あくまでも感染源は中間宿主の捕食であるため、猫に寄生した成虫が人へと寄生することはありません。
猫がマンソン裂頭条虫に感染した時の治療法
猫がマンソン裂頭条虫に感染した時の治療法についてご紹介します。
内部寄生虫駆除薬の投与
猫がマンソン裂頭条虫に感染した場合の治療法は、内部寄生虫駆除薬の投与が基本となり、主にドロンシットと呼ばれる薬剤が用いられます。ドロンシットには、内服できる錠剤タイプと注射液タイプがあり、必要に応じた回数を投薬します。
ドロンシット錠
ドロンシット錠は通販でも購入することができますが、本来は動物病院での処方が定められている薬剤ですので、必ず獣医師の指示に従って投与するようにしましょう。
また、ドロンシットに限らず、猫の体内に寄生する内部寄生虫を駆除するための駆虫薬は、副作用が認められることもまれにあります。主な副作用としては嘔吐、下痢、食欲不振、流涎、めまい、頭痛などの症状が現れることがあります。
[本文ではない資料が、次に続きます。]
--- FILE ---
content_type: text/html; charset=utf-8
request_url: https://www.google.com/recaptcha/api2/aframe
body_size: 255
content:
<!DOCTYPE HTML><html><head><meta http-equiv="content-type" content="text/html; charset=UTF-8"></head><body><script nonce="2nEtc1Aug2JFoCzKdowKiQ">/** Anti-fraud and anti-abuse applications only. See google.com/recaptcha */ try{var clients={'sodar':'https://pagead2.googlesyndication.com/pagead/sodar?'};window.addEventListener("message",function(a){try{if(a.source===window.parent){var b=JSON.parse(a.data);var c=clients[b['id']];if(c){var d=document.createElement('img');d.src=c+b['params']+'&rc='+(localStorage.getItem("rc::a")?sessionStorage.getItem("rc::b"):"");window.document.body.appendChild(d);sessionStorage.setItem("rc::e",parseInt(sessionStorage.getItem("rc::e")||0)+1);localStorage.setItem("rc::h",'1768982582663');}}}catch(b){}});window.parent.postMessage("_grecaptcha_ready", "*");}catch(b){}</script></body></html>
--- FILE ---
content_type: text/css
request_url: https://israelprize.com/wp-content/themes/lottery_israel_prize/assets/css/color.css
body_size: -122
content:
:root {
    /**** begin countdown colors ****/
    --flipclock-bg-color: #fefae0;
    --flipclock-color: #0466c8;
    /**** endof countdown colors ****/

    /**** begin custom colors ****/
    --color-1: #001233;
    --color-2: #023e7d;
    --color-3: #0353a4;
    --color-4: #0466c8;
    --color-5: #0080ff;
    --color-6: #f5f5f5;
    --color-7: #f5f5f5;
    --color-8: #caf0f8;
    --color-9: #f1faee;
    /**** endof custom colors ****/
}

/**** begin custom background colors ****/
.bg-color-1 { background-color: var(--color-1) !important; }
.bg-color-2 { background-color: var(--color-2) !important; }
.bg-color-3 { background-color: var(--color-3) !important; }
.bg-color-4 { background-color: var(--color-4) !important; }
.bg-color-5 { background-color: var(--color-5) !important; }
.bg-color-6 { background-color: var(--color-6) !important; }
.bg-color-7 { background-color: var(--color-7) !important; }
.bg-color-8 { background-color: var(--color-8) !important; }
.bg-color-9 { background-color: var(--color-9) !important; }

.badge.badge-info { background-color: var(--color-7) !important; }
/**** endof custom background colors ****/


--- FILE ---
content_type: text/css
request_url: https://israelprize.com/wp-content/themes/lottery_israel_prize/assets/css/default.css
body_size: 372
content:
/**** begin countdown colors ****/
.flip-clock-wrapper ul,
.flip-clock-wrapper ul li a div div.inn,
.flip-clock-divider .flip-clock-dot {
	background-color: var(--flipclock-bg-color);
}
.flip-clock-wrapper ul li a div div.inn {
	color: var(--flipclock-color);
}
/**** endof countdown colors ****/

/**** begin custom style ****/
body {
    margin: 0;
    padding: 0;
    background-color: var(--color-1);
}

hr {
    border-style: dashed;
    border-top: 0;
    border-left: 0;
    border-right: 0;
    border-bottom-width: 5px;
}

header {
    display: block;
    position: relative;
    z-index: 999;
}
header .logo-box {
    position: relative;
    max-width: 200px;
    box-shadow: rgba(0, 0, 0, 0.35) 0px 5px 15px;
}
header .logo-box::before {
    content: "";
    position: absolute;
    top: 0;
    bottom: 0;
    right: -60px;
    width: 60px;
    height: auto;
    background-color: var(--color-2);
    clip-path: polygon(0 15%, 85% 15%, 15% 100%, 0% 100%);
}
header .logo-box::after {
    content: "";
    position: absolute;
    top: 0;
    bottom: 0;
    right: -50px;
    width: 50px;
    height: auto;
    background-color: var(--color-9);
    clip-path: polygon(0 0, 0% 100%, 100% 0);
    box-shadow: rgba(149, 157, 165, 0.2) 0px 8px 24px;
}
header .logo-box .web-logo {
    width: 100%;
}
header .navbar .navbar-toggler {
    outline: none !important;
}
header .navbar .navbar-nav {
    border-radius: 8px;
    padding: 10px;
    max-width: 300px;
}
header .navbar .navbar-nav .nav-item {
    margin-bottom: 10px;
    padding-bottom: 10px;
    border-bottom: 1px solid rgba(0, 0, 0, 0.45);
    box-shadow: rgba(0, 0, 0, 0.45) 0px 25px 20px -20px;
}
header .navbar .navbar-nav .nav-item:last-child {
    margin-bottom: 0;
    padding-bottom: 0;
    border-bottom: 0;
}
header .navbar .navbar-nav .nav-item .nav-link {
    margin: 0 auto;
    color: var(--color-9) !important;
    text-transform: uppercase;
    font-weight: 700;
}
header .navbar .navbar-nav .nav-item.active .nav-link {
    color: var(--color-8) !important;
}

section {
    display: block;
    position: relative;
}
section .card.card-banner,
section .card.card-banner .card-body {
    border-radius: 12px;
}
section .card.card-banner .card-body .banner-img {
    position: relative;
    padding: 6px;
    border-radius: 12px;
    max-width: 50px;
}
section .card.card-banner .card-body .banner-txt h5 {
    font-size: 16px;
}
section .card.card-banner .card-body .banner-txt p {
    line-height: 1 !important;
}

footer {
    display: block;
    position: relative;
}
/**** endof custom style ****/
なかでも下痢や嘔吐の症状が現れることが多いため、投薬後1日は愛猫の様子を側で見守れるようにしたいですね。猫の体内に寄生したマンソン裂頭条虫は駆除しにくい寄生虫で、通常の寄生虫に投与するよりも量が多くなります。飲み薬が投与しにくい猫の場合注射を選択したほうが良いかもしれません。
ただ副作用が重篤化しないためにも、獣医師としっかりと相談し、異変があればすぐに受診できるよう連携をとっておくことが重要です。
対症治療
対症療法はありません。寄生虫を駆除するためには適した駆虫薬を投与するほかに駆除の方法がないのが現状です。
どうしても体調が悪い時の駆虫については動物病院を受診し相談してください。
猫がマンソン裂頭条虫に感染した時の症状
猫がマンソン裂頭条虫に感染した時、「お尻から白い紐のようなものが出ている」という症状で初めて動物病院を受診、発覚という流れが多いようです。
マンソン裂頭条虫を見つけた時の注意点
マンソン裂頭条虫は、最大で1m~2mの大きさになることもあるとされていますので、無理にお尻から引っ張り出すことは絶対にしてはいけません。猫のお尻から何かが飛び出ている場合は、すぐに動物病院を受診しましょう。
またマンソン裂頭条虫の感染を放置すると症状が重篤化し、栄養障害を引き起こすこともあります。特に成長期では発育不全や貧血などの原因になる場合もありますので、屋外で猫を保護した場合は必ず動物病院で検査を行うようにしましょう。
まとめ
猫がマンソン裂頭条虫に感染した場合についてご紹介しました。マンソン裂頭条虫はカエルや蛇を中間宿主にするため、屋外で狩りをして生活している猫の感染率が高いと言われる寄生虫でもあります。
マンソン裂頭条虫が猫から人へ感染する可能性はほとんどありませんが、症状が重篤化しないようすぐに治療に取り掛かりましょう。またマンソン裂頭条虫は完全室内飼いの徹底で防ぐこともできる感染症でもありますので、今一度、愛猫の生活環境を見直してみてくださいね。
30代 女性 りか
人獣共通の病気で猫ちゃんだけではなく、人の体内でも、寄生虫の一種として悪さをします。
猫ちゃんがもし、マンソン裂頭条虫に蝕まれていたら、いち早く治療を受けさせてあげましょう。虫下しの専用の薬がありますし、注射もあります。適切な処置が必要になってきます。
メダカを飼っていたときに、猫ちゃんがその水を飲んでしまいまして、慌てて獣医師に相談して、数日後に検査を受けたら幸い、大丈夫でしたが、気をつけなければと思い、色々と工夫しました。それ以降は、寄生虫問題は起こりませんでした。これからも、気を付けたいと思います。